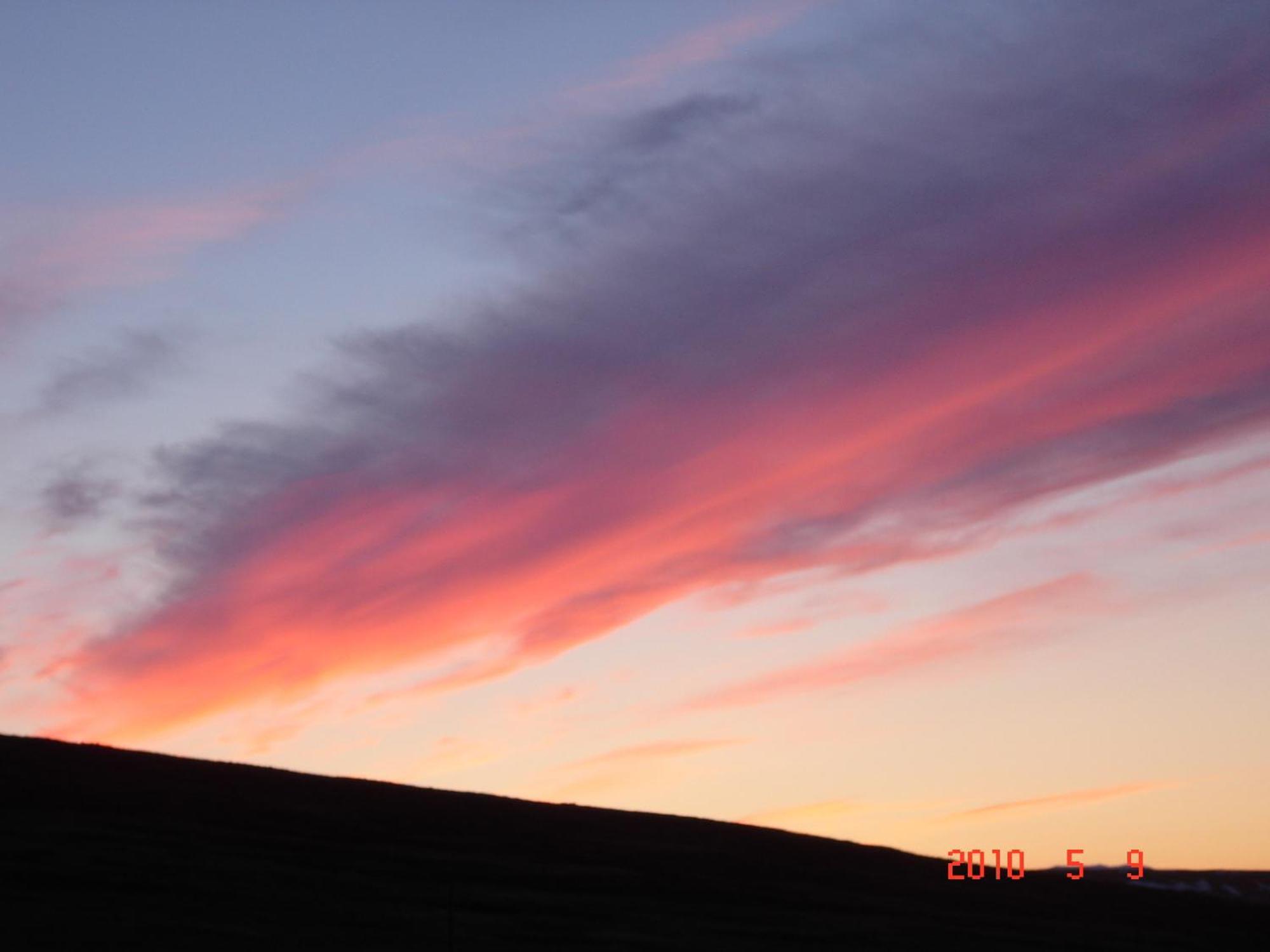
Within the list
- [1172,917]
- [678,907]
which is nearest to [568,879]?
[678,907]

....................

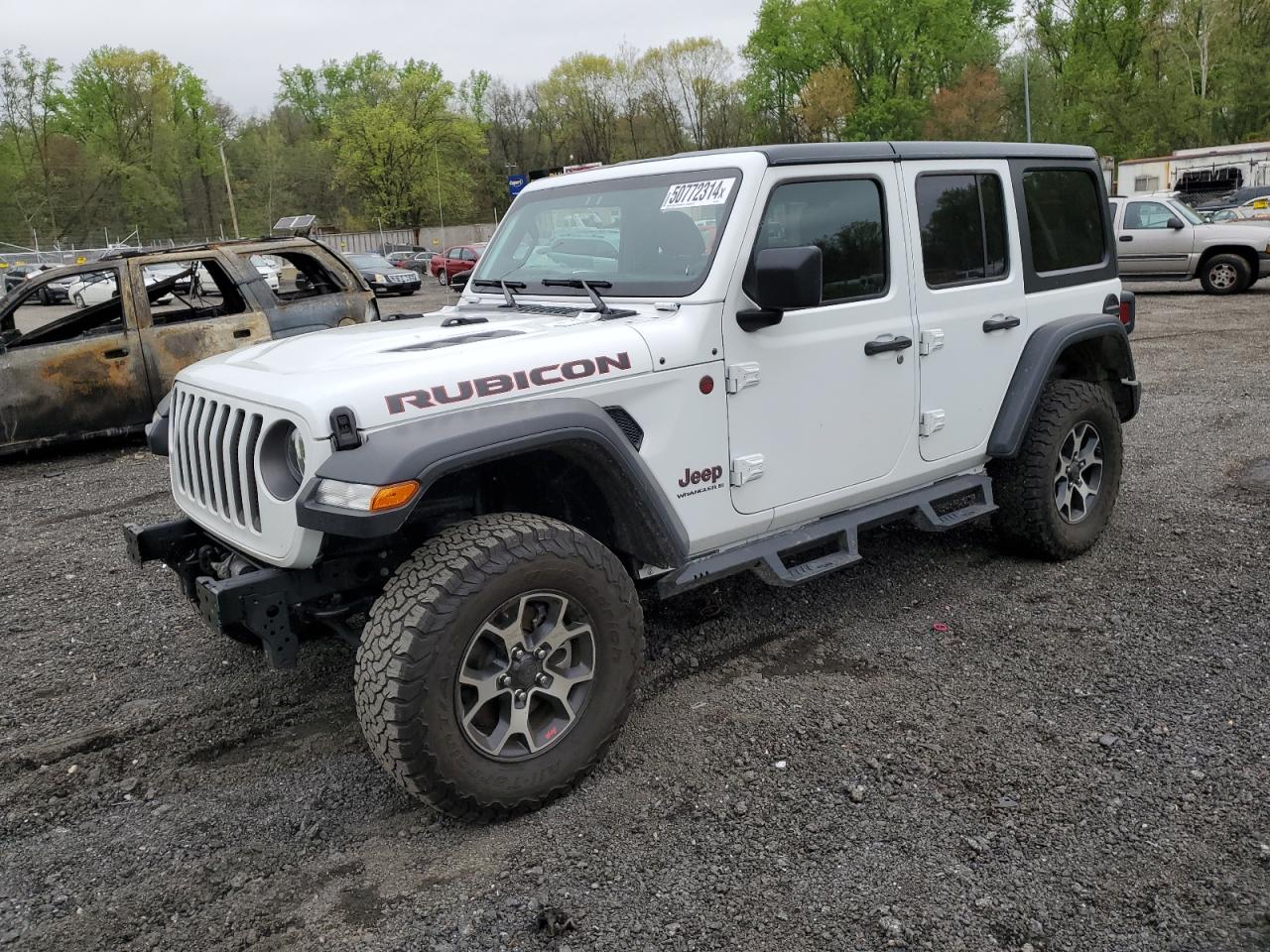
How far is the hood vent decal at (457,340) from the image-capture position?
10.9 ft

....................

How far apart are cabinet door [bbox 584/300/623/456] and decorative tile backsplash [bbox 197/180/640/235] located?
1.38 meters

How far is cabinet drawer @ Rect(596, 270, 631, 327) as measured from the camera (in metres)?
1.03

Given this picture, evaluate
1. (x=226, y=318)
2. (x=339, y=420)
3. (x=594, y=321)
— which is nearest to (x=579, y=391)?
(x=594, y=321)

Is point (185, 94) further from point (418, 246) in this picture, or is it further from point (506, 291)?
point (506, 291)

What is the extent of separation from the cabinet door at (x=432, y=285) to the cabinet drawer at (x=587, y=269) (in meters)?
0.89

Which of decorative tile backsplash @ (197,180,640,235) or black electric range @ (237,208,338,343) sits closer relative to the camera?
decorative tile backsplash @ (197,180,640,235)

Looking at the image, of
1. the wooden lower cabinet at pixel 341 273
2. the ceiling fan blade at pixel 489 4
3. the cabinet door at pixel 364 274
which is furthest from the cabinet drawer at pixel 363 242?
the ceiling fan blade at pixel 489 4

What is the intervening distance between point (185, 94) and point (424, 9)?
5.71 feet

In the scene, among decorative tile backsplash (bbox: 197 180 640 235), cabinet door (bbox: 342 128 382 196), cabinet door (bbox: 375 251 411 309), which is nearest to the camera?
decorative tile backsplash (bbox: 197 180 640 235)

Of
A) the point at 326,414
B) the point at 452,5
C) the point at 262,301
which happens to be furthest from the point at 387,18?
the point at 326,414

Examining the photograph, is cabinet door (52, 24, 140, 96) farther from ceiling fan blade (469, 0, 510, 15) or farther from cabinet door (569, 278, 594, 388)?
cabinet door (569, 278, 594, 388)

....................

▶ _Task statement_
Count the lines in the listing that contain the string "furthest", matching case exactly, and give only the number.

▶ _Exercise result_
2